At that point, I was proud of the practice I had built up over the years. Alternating between two offices, I had highly qualified physician assistants seeing patients in both locations. My patient list had grown extraordinarily fast, which I took as a sign of my success in caring for people. Realizing that I could no longer handle the enormous amount of paperwork involved in billing, I had contracted out the work to a well-regarded company in the area.
A representative from the billing company agreed to come with me when I met with the insurance company, but assured me that there was nothing to worry about and that he would make sure there were no further problems. At the meeting itself, the focus quickly became an expensive piece of equipment which I was told insurance would not cover. The financial impact of that decision distracted me from what seemed at the time less important billing problems.
A year later, the insurance company audited my practice, and a year and a half after that they called me in for another meeting. I was more annoyed than worried until the FBI contacted me a month before the meeting and said they wanted copies of billing sheets and patient charts.
Up to that point all I ever saw from the billing company was a monthly summary of the bills that had been sent out—so many office visits, x-rays, lab tests, that kind of thing. What I did not realize was that all of the practitioners at both offices had been billing under my name, which made it look like I was billing for services I could not possibly have provided. And there were other billing mistakes as well, none of which I discovered until I got out of prison. By that point, the billing company had dropped me as a client and sold me a software key so that I could get access to all the billing they had done.

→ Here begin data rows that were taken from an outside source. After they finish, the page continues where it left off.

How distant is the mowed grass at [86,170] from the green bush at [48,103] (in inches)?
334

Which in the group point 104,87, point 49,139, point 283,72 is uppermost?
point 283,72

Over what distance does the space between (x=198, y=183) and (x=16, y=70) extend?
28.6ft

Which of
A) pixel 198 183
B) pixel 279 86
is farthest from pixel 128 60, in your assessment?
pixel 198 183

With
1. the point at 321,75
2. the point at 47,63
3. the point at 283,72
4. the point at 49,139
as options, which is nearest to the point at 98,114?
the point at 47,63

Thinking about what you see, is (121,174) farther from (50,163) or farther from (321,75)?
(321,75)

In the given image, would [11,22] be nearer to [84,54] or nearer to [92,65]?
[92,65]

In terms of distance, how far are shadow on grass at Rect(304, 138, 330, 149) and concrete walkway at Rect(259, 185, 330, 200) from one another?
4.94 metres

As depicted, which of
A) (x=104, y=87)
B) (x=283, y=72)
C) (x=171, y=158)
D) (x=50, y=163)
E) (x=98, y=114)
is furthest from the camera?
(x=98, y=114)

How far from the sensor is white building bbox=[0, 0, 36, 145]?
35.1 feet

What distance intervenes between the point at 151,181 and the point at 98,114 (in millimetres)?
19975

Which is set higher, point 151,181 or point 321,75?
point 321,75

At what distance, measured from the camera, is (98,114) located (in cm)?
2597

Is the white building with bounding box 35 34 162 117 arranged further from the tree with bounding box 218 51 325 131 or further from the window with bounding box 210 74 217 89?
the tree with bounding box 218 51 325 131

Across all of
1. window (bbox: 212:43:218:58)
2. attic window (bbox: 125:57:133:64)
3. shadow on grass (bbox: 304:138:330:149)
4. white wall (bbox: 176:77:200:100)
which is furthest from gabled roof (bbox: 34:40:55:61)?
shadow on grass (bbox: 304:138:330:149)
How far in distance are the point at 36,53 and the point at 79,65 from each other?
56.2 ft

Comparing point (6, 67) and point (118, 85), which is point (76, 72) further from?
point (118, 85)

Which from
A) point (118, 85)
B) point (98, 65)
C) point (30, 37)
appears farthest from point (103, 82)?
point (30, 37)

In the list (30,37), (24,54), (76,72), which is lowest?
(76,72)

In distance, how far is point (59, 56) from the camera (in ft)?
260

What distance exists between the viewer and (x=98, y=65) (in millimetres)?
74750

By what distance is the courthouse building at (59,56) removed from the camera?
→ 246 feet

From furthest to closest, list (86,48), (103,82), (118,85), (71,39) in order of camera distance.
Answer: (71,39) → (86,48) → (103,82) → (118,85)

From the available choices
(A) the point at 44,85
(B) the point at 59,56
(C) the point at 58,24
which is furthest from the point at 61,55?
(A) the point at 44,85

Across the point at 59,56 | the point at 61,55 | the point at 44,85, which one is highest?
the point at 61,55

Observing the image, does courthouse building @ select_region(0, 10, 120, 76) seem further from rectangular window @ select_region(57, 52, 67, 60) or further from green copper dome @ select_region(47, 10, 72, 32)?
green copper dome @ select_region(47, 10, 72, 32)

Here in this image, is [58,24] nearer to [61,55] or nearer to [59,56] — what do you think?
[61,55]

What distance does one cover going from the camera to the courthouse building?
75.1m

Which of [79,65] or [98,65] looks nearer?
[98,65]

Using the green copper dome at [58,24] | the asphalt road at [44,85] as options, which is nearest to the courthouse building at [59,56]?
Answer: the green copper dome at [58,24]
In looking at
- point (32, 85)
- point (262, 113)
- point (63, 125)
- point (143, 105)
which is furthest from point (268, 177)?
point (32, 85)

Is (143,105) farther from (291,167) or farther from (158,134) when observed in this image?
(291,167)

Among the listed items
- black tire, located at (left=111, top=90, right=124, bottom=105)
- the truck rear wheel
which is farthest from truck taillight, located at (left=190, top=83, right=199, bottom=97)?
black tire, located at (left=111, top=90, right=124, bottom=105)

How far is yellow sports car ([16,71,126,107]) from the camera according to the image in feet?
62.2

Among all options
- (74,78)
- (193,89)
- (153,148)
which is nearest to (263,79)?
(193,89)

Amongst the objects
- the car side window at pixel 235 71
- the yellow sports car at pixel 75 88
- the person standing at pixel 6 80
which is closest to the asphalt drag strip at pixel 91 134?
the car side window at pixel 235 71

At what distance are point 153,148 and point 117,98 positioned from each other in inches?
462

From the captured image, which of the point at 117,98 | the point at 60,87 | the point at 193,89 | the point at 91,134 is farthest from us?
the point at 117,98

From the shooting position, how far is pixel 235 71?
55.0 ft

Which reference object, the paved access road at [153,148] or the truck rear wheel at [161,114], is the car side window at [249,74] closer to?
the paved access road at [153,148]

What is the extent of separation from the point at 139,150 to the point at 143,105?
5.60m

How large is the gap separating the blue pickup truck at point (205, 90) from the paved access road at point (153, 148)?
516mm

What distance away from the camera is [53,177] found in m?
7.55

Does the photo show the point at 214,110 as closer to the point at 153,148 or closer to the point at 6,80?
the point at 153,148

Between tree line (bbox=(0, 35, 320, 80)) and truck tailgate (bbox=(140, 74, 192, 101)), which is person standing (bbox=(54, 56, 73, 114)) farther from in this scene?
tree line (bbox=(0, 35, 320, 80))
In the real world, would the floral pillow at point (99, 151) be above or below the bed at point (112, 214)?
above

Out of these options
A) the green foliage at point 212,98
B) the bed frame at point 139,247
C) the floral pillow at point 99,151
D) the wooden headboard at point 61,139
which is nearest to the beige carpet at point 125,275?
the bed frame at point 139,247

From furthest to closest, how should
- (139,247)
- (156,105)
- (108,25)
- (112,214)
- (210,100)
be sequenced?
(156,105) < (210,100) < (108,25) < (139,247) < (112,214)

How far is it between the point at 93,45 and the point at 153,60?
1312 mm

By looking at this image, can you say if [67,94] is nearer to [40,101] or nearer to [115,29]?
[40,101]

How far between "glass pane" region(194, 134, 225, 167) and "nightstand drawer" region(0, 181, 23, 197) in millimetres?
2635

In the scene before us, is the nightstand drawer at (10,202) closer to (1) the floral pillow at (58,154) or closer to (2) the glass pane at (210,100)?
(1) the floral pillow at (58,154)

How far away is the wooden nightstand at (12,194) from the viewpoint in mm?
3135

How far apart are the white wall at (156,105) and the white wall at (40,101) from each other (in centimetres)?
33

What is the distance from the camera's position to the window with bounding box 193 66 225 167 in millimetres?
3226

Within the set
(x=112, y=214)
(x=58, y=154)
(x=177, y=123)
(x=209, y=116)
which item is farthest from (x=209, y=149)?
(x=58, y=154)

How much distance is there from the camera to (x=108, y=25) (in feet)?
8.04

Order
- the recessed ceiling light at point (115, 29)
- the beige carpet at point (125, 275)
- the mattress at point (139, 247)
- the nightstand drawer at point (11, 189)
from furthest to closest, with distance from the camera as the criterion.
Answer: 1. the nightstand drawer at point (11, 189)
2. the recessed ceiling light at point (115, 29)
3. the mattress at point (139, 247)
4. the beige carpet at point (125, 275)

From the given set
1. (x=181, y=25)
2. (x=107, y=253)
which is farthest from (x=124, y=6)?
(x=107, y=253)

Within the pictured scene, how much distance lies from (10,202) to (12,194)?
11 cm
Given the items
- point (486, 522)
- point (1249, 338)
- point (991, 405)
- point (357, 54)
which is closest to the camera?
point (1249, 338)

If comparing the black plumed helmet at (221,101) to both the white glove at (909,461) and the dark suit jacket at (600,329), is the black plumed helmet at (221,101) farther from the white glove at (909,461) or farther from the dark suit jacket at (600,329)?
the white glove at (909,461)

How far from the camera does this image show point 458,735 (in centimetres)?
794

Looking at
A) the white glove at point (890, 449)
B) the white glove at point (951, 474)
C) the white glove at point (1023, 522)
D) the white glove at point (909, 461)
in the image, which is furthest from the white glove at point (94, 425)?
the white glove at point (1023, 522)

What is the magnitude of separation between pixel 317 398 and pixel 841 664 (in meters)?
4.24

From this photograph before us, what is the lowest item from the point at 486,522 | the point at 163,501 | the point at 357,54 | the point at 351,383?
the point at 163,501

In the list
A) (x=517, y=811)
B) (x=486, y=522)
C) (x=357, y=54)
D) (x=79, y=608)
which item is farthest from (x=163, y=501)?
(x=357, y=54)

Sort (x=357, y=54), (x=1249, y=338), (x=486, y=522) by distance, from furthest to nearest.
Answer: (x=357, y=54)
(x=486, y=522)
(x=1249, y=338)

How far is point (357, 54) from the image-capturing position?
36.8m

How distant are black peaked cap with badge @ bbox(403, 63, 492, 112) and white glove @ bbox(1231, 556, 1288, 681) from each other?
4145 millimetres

Once the FBI got involved, the snowball started rolling downhill pretty fast. The attorney general got involved, a grand jury indicted me on all those counts of fraud, and I started meeting with a lawyer who, like the billing company, had come highly recommended. He told me that “we” were totally unprepared for a trial, presented me with the plea bargain and left me just one day to decide what to do. He put nothing in writing.
I was lucky. I served less time than I expected before being released to a halfway house, where I worked for minimum wage so I could go home on weekends to see my daughter. I was lucky, too, if you can call it that, when I was called before the medical board. The board only took away my license for six months and told me I had to take two classes in professional ethics.
I enrolled at PBI Education, which is one of the best things I ever did. It was an enormous relief to hear from other physicians, who had made serious mistakes. At least I knew I wasn’t the only one in the world to make such bad decisions. And the work I did in the PBI class helped me prepare for my second appearance before the board.
I went into that meeting humbled by what I had done, rather than angry about what the board had done to me. I had learned that my practice was my responsibility and that I had to accept the consequences of what I had allowed to happen. If I had understood what was at stake and done more early on, perhaps I could have avoided the problems that overwhelmed me. But once I was facing felony charges, the time for holding others accountable was long past.
I also went into my second hearing before the board with a Protection Plan that I had developed with PBI’s help. It clearly laid out my understanding of what I had done wrong and how I was going to avoid making the same mistakes again.
This time the board reinstated my license to practice, with no restrictions, and I was able to get back my Oklahoma controlled substance license. I expect to have my DEA number back within the next few weeks and I have a job offer from a local clinic. While I was able to get malpractice insurance, I will no longer be able to get reimbursed by health insurance companies, which means I cannot accept any patients who rely on health insurance.
Still, I am grateful to have gotten the help I needed and looking forward to continuing the career I am still passionate about.